** Opening DATA block **
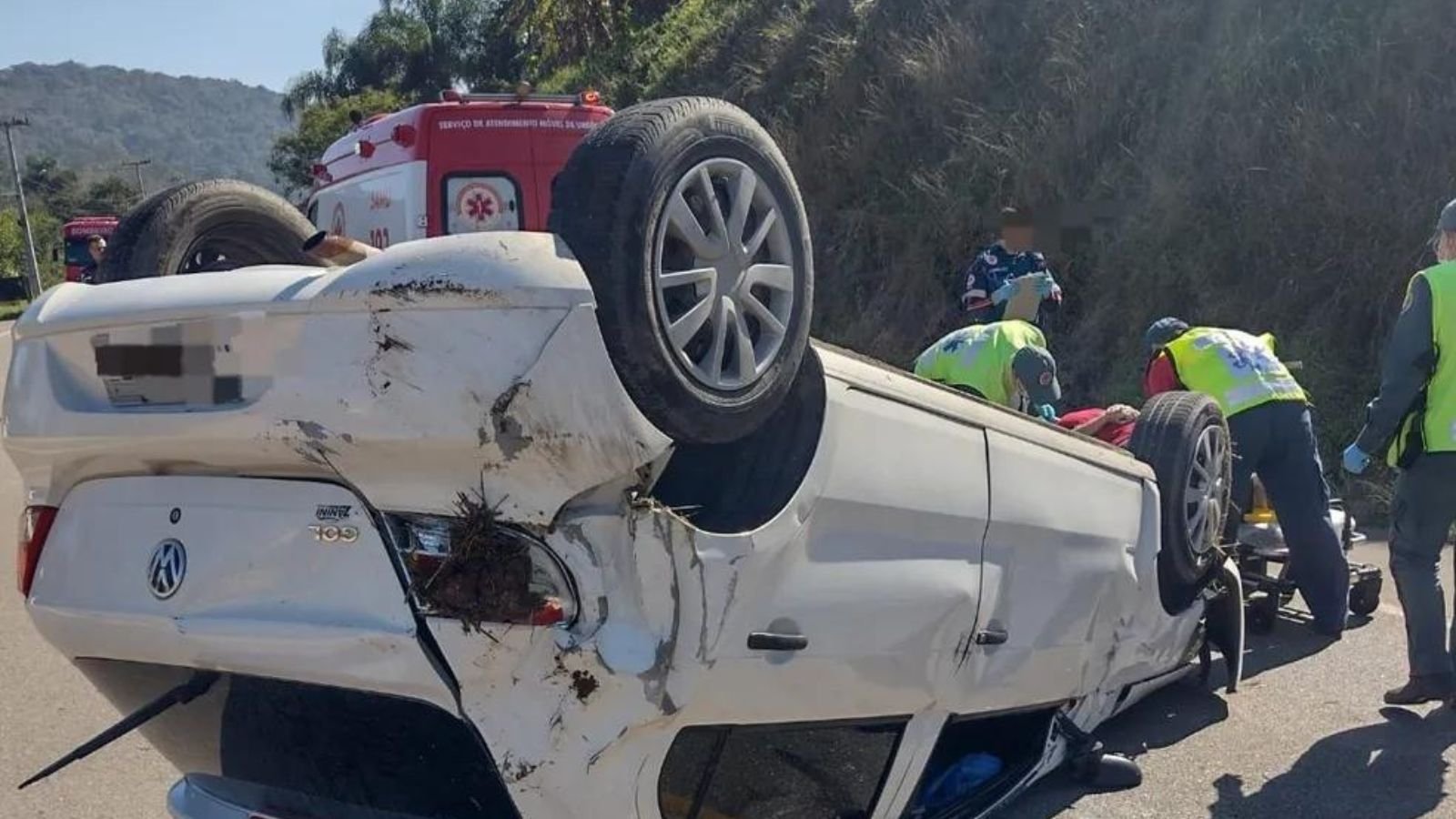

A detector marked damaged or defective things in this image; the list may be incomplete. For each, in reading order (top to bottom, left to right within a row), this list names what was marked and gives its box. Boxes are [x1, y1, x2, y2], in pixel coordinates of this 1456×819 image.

overturned white car [8, 97, 1238, 819]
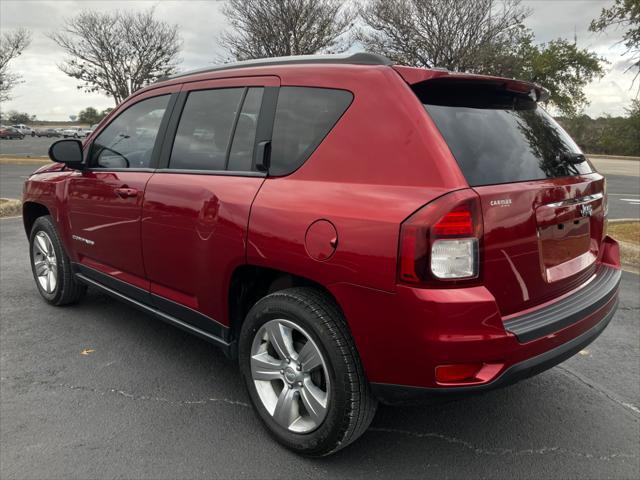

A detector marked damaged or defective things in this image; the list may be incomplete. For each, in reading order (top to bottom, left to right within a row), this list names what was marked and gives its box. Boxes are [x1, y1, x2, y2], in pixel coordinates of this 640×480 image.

crack in pavement [556, 368, 640, 416]
crack in pavement [368, 428, 636, 462]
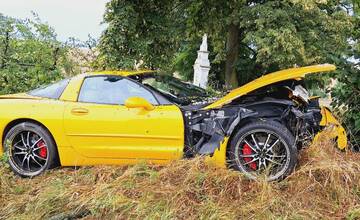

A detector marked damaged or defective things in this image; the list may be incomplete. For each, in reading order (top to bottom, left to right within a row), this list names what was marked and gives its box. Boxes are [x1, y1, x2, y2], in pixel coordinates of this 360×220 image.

crashed yellow car [0, 64, 346, 180]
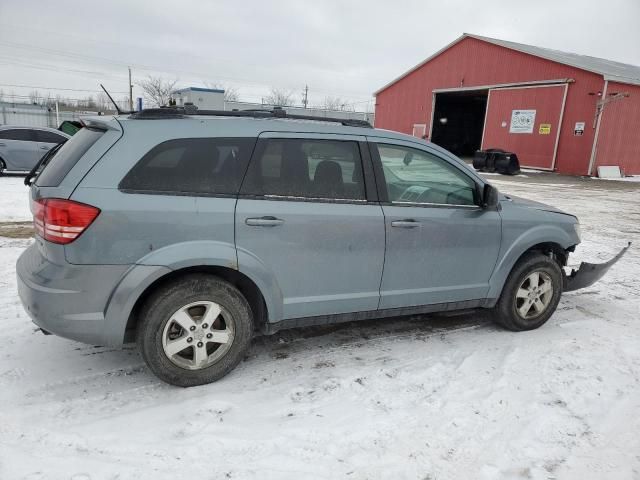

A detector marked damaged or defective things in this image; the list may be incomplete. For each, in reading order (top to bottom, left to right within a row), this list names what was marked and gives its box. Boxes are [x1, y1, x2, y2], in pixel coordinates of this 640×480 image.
** Closing DATA block **
▸ WHAT IS BEING ASKED:
Transcribe the material exactly, leaving every picture out.

▸ EXPECTED OUTPUT:
A detector marked damaged or defective things in this image; the list may be incomplete. For each, in reading order (top to bottom, left to right within a row), this list names what was marked and gives its box. Boxes are [x1, y1, x2, y2], in pixel coordinates of this 1456×819 image.

overturned white car [8, 97, 1238, 819]

A detector marked damaged or defective things in this image; the list may be incomplete. For each, in reading order (top to bottom, left to right within a row), this list names what was marked and gives its box. Boxes are [x1, y1, x2, y2], in pixel coordinates of this 640×480 image.

crack in pavement [556, 368, 640, 416]
crack in pavement [368, 428, 636, 462]

A detector marked damaged or defective things in this image; the list may be incomplete. For each, in reading order (top to bottom, left to right within a row), this list names what was marked and gives its box. Boxes are [x1, y1, x2, y2], in pixel coordinates of this 360×220 image.

crashed yellow car [0, 64, 346, 180]

A detector marked damaged or defective things in this image; the list may be incomplete. For each, in reading order (top to bottom, left to right within a row), this list names what was marked and gives its box. Boxes are [x1, y1, x2, y2], in pixel coordinates of this 640×480 image.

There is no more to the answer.